-------- Exercise material --------

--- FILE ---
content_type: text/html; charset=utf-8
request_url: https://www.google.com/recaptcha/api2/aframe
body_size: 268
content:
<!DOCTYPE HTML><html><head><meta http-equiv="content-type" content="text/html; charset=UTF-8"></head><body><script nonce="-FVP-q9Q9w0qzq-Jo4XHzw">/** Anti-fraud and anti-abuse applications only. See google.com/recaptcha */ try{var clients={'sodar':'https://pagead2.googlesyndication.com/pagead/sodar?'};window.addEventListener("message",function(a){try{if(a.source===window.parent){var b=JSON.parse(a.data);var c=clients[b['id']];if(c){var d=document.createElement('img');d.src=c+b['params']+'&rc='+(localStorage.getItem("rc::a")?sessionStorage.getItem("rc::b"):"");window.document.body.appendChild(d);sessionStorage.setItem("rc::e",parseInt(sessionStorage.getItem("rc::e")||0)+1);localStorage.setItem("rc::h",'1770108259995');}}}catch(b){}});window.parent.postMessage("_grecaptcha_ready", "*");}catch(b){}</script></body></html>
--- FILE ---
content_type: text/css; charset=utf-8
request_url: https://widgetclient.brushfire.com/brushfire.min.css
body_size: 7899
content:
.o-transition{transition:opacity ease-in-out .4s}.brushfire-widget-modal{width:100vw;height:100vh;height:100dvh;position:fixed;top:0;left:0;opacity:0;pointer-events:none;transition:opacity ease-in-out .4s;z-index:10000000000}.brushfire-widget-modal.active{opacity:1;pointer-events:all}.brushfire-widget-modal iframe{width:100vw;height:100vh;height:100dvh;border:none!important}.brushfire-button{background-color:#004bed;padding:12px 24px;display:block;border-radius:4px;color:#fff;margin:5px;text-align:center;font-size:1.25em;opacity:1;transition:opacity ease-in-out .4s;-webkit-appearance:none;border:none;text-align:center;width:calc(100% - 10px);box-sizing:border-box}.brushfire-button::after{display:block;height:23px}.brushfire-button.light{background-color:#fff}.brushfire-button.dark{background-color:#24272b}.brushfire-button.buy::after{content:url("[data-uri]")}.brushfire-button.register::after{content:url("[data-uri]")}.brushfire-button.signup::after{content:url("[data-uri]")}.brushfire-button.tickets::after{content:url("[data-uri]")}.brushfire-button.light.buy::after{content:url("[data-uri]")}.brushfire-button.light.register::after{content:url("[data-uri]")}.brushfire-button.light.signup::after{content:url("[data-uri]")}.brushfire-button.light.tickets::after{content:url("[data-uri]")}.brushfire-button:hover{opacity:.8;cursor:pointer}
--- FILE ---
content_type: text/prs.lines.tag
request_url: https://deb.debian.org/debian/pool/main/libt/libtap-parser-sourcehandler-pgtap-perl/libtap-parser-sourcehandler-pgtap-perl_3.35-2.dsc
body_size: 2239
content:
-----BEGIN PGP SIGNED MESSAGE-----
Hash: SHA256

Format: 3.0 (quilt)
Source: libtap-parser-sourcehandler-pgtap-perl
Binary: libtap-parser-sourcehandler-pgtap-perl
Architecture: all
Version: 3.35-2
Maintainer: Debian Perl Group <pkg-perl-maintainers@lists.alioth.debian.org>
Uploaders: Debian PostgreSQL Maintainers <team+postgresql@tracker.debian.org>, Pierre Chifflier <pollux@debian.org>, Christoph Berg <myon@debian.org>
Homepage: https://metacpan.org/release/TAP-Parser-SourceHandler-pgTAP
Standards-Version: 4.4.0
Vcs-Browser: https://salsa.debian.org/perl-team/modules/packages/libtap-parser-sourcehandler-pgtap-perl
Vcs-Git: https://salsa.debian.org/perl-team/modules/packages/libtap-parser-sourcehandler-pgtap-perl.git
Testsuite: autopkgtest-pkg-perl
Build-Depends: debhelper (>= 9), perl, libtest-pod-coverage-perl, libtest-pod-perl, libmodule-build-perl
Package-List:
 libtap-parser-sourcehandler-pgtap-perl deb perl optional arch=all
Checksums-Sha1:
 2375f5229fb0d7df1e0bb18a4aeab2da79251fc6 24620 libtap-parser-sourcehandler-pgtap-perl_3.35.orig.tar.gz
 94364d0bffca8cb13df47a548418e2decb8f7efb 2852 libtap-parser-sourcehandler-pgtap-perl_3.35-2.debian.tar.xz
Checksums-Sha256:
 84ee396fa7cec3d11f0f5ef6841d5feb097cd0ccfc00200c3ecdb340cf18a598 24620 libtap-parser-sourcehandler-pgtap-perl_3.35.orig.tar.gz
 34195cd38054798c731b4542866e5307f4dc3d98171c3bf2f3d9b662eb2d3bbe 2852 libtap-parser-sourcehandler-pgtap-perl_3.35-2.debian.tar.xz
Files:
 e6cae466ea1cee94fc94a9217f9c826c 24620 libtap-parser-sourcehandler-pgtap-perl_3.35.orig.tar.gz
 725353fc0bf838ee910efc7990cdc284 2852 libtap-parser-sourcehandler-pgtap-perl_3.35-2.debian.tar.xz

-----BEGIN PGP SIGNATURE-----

--------

Exercise: Word for word, transcribe each record.

Finished exercise:
--- FILE ---
content_type: text/html; charset=utf-8
request_url: https://www.google.com/recaptcha/api2/aframe
body_size: 268
content:
<!DOCTYPE HTML><html><head><meta http-equiv="content-type" content="text/html; charset=UTF-8"></head><body><script nonce="-FVP-q9Q9w0qzq-Jo4XHzw">/** Anti-fraud and anti-abuse applications only. See google.com/recaptcha */ try{var clients={'sodar':'https://pagead2.googlesyndication.com/pagead/sodar?'};window.addEventListener("message",function(a){try{if(a.source===window.parent){var b=JSON.parse(a.data);var c=clients[b['id']];if(c){var d=document.createElement('img');d.src=c+b['params']+'&rc='+(localStorage.getItem("rc::a")?sessionStorage.getItem("rc::b"):"");window.document.body.appendChild(d);sessionStorage.setItem("rc::e",parseInt(sessionStorage.getItem("rc::e")||0)+1);localStorage.setItem("rc::h",'1770108259995');}}}catch(b){}});window.parent.postMessage("_grecaptcha_ready", "*");}catch(b){}</script></body></html>
--- FILE ---
content_type: text/css; charset=utf-8
request_url: https://widgetclient.brushfire.com/brushfire.min.css
body_size: 7899
content:
.o-transition{transition:opacity ease-in-out .4s}.brushfire-widget-modal{width:100vw;height:100vh;height:100dvh;position:fixed;top:0;left:0;opacity:0;pointer-events:none;transition:opacity ease-in-out .4s;z-index:10000000000}.brushfire-widget-modal.active{opacity:1;pointer-events:all}.brushfire-widget-modal iframe{width:100vw;height:100vh;height:100dvh;border:none!important}.brushfire-button{background-color:#004bed;padding:12px 24px;display:block;border-radius:4px;color:#fff;margin:5px;text-align:center;font-size:1.25em;opacity:1;transition:opacity ease-in-out .4s;-webkit-appearance:none;border:none;text-align:center;width:calc(100% - 10px);box-sizing:border-box}.brushfire-button::after{display:block;height:23px}.brushfire-button.light{background-color:#fff}.brushfire-button.dark{background-color:#24272b}.brushfire-button.buy::after{content:url("[data-uri]")}.brushfire-button.register::after{content:url("[data-uri]")}.brushfire-button.signup::after{content:url("[data-uri]")}.brushfire-button.tickets::after{content:url("[data-uri]")}.brushfire-button.light.buy::after{content:url("[data-uri]")}.brushfire-button.light.register::after{content:url("[data-uri]")}.brushfire-button.light.signup::after{content:url("[data-uri]")}.brushfire-button.light.tickets::after{content:url("[data-uri]")}.brushfire-button:hover{opacity:.8;cursor:pointer}
--- FILE ---
content_type: text/prs.lines.tag
request_url: https://deb.debian.org/debian/pool/main/libt/libtap-parser-sourcehandler-pgtap-perl/libtap-parser-sourcehandler-pgtap-perl_3.35-2.dsc
body_size: 2239
content:
-----BEGIN PGP SIGNED MESSAGE-----
Hash: SHA256

Format: 3.0 (quilt)
Source: libtap-parser-sourcehandler-pgtap-perl
Binary: libtap-parser-sourcehandler-pgtap-perl
Architecture: all
Version: 3.35-2
Maintainer: Debian Perl Group <pkg-perl-maintainers@lists.alioth.debian.org>
Uploaders: Debian PostgreSQL Maintainers <team+postgresql@tracker.debian.org>, Pierre Chifflier <pollux@debian.org>, Christoph Berg <myon@debian.org>
Homepage: https://metacpan.org/release/TAP-Parser-SourceHandler-pgTAP
Standards-Version: 4.4.0
Vcs-Browser: https://salsa.debian.org/perl-team/modules/packages/libtap-parser-sourcehandler-pgtap-perl
Vcs-Git: https://salsa.debian.org/perl-team/modules/packages/libtap-parser-sourcehandler-pgtap-perl.git
Testsuite: autopkgtest-pkg-perl
Build-Depends: debhelper (>= 9), perl, libtest-pod-coverage-perl, libtest-pod-perl, libmodule-build-perl
Package-List:
 libtap-parser-sourcehandler-pgtap-perl deb perl optional arch=all
Checksums-Sha1:
 2375f5229fb0d7df1e0bb18a4aeab2da79251fc6 24620 libtap-parser-sourcehandler-pgtap-perl_3.35.orig.tar.gz
 94364d0bffca8cb13df47a548418e2decb8f7efb 2852 libtap-parser-sourcehandler-pgtap-perl_3.35-2.debian.tar.xz
Checksums-Sha256:
 84ee396fa7cec3d11f0f5ef6841d5feb097cd0ccfc00200c3ecdb340cf18a598 24620 libtap-parser-sourcehandler-pgtap-perl_3.35.orig.tar.gz
 34195cd38054798c731b4542866e5307f4dc3d98171c3bf2f3d9b662eb2d3bbe 2852 libtap-parser-sourcehandler-pgtap-perl_3.35-2.debian.tar.xz
Files:
 e6cae466ea1cee94fc94a9217f9c826c 24620 libtap-parser-sourcehandler-pgtap-perl_3.35.orig.tar.gz
 725353fc0bf838ee910efc7990cdc284 2852 libtap-parser-sourcehandler-pgtap-perl_3.35-2.debian.tar.xz

-----BEGIN PGP SIGNATURE-----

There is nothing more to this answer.